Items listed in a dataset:
┄┄┄┄┄┄┄┄┄┄┄┄┄┄┄┄┄┄┄┄

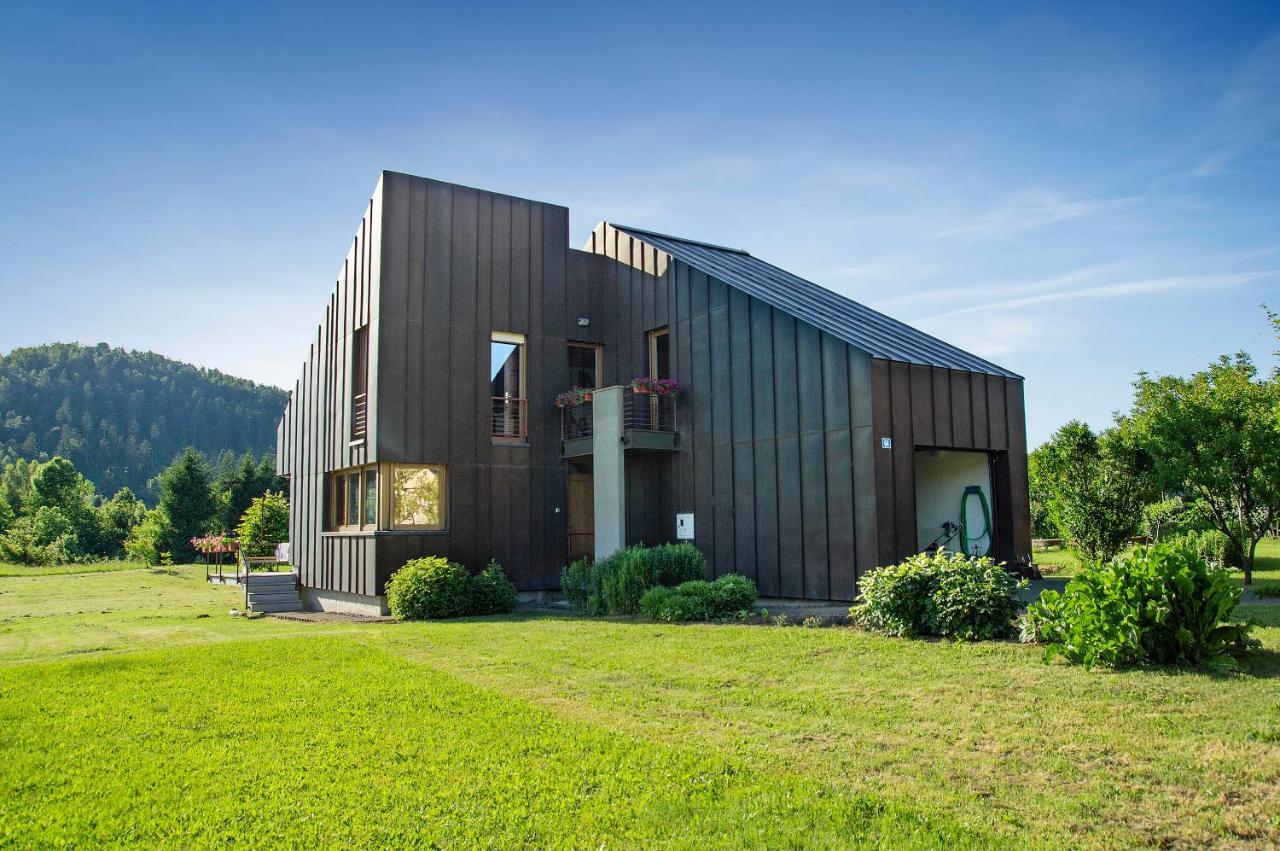 Grenko House Vrata Exterior foto
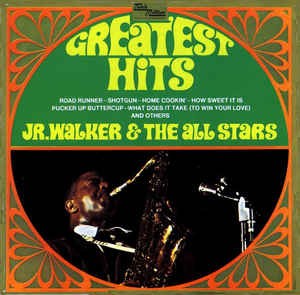 Greatest Hits
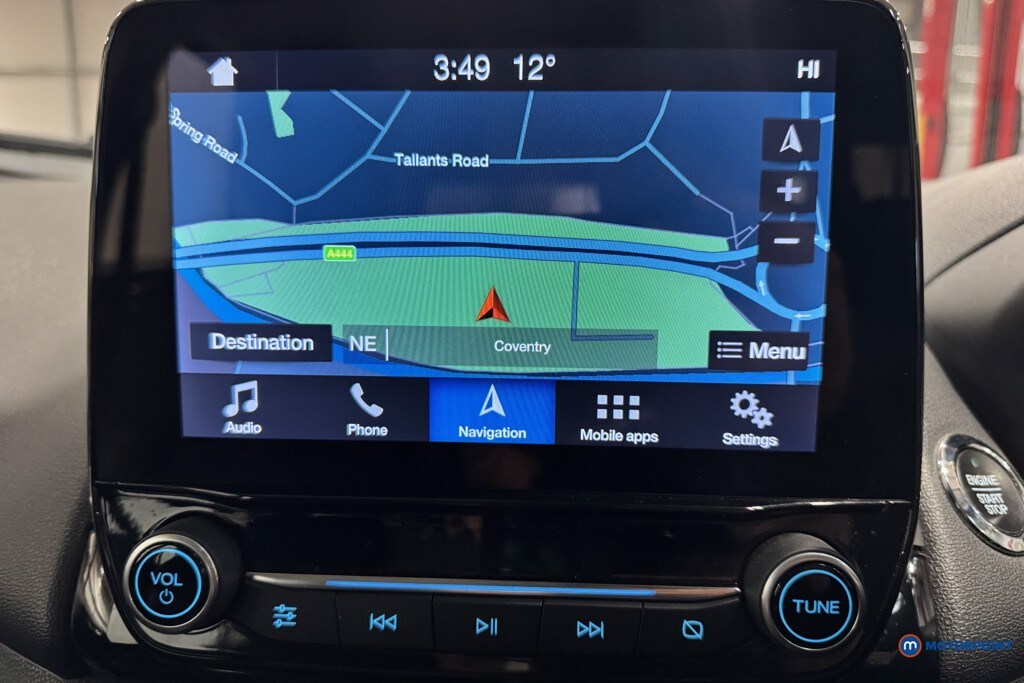 Used Ford Ecosport 2019 for sale - 77904094: Photo 33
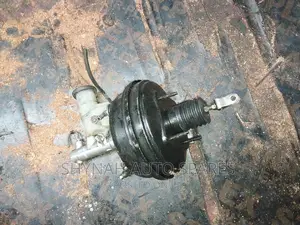 Brake Booster Complete Toyota Premio Nyoka With Vacuum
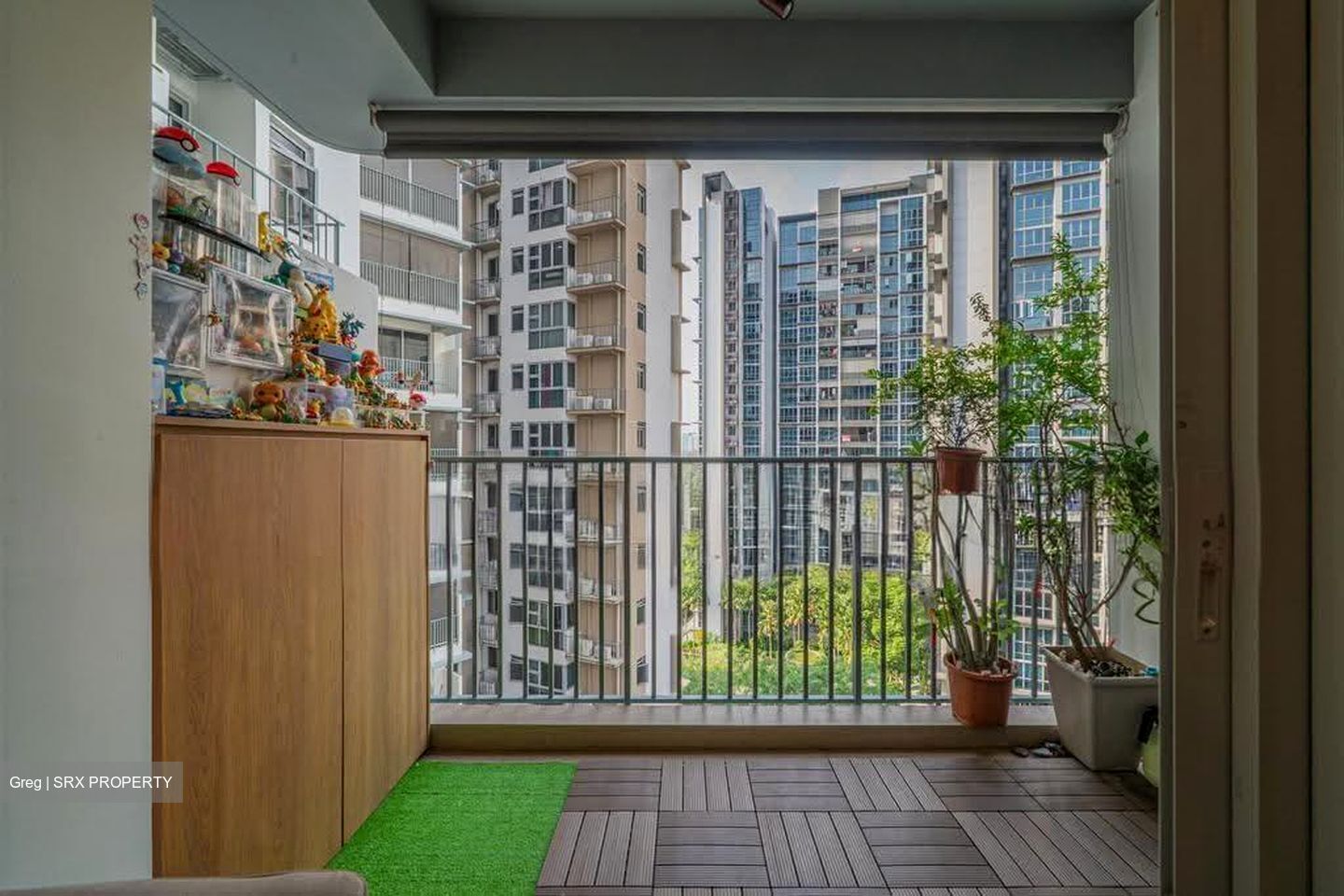 Rivertrees Residences (D28), Apartment #611125391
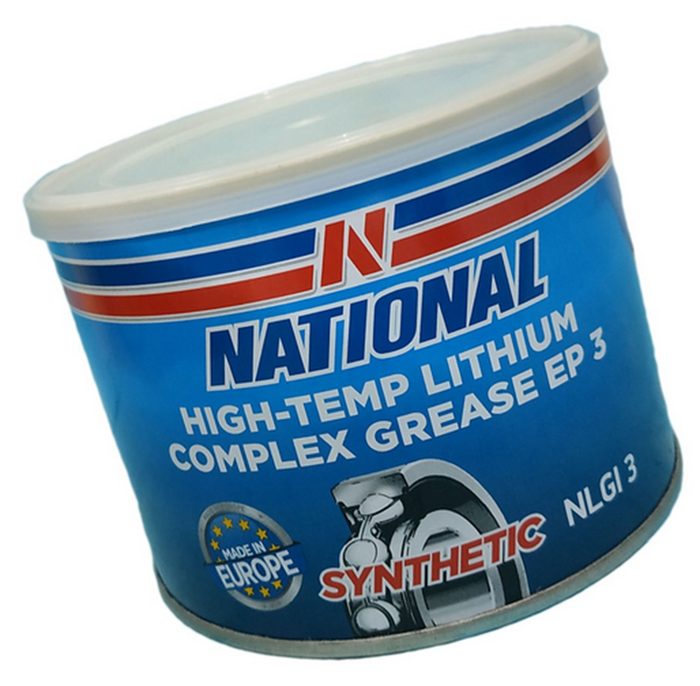 Lithium Complex Grease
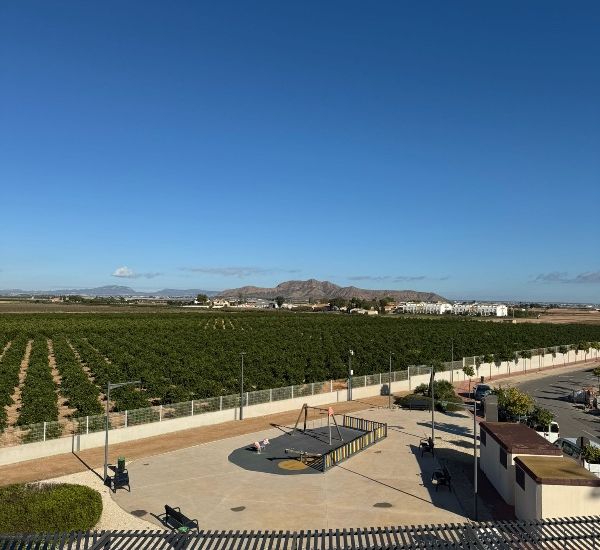 Sale - 1. Apartment / flat - Los Alcázares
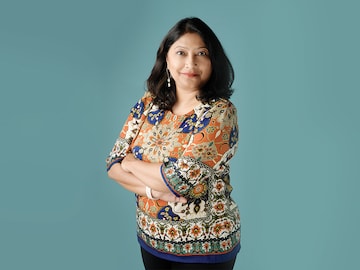 Building a cohesive organisational culture: A blueprint for success by Sonali De Sarker, VP- HR, Epsilon India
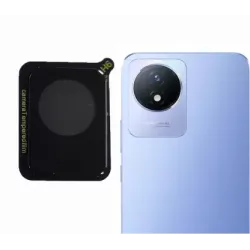 VIVO Y02 CAMERA GLASS LENS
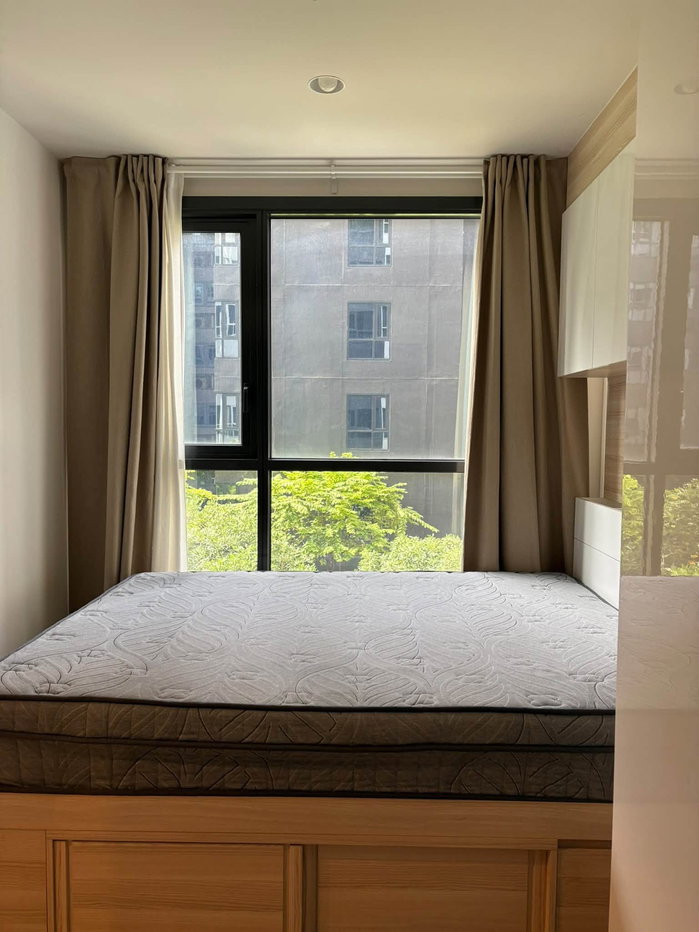 picture 🍀 For Rent Xt Huaikhwang 🍀 Add Line ID: @zcondo (with@) 🔥 C6355 - 3/9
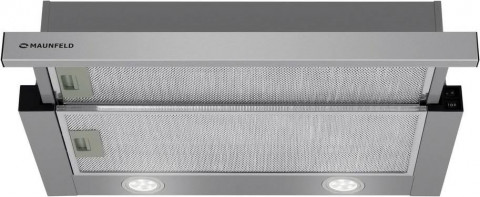Кухонная вытяжка MAUNFELD VS Light 60 нержавеющая сталь
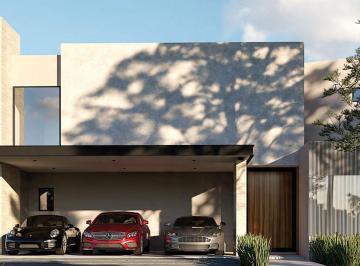 Casa de 3 habitaciones, León · Casa en Venta La Campiña del Bosque Leon Guanajuato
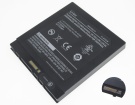 Ix104c4 7.4V 68.45Wh xplore batterie PC portable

┄┄┄┄┄┄┄┄┄┄┄┄┄┄┄┄┄┄┄┄

Your job is to repeat the data exactly, leaving each picture out.

 Grenko House Vrata Exterior foto
 Greatest Hits
 Used Ford Ecosport 2019 for sale - 77904094: Photo 33
 Brake Booster Complete Toyota Premio Nyoka With Vacuum
 Rivertrees Residences (D28), Apartment #611125391
 Lithium Complex Grease
 Sale - 1. Apartment / flat - Los Alcázares
 Building a cohesive organisational culture: A blueprint for success by Sonali De Sarker, VP- HR, Epsilon India
 VIVO Y02 CAMERA GLASS LENS
 picture 🍀 For Rent Xt Huaikhwang 🍀 Add Line ID: @zcondo (with@) 🔥 C6355 - 3/9
Кухонная вытяжка MAUNFELD VS Light 60 нержавеющая сталь
 Casa de 3 habitaciones, León · Casa en Venta La Campiña del Bosque Leon Guanajuato
 Ix104c4 7.4V 68.45Wh xplore batterie PC portable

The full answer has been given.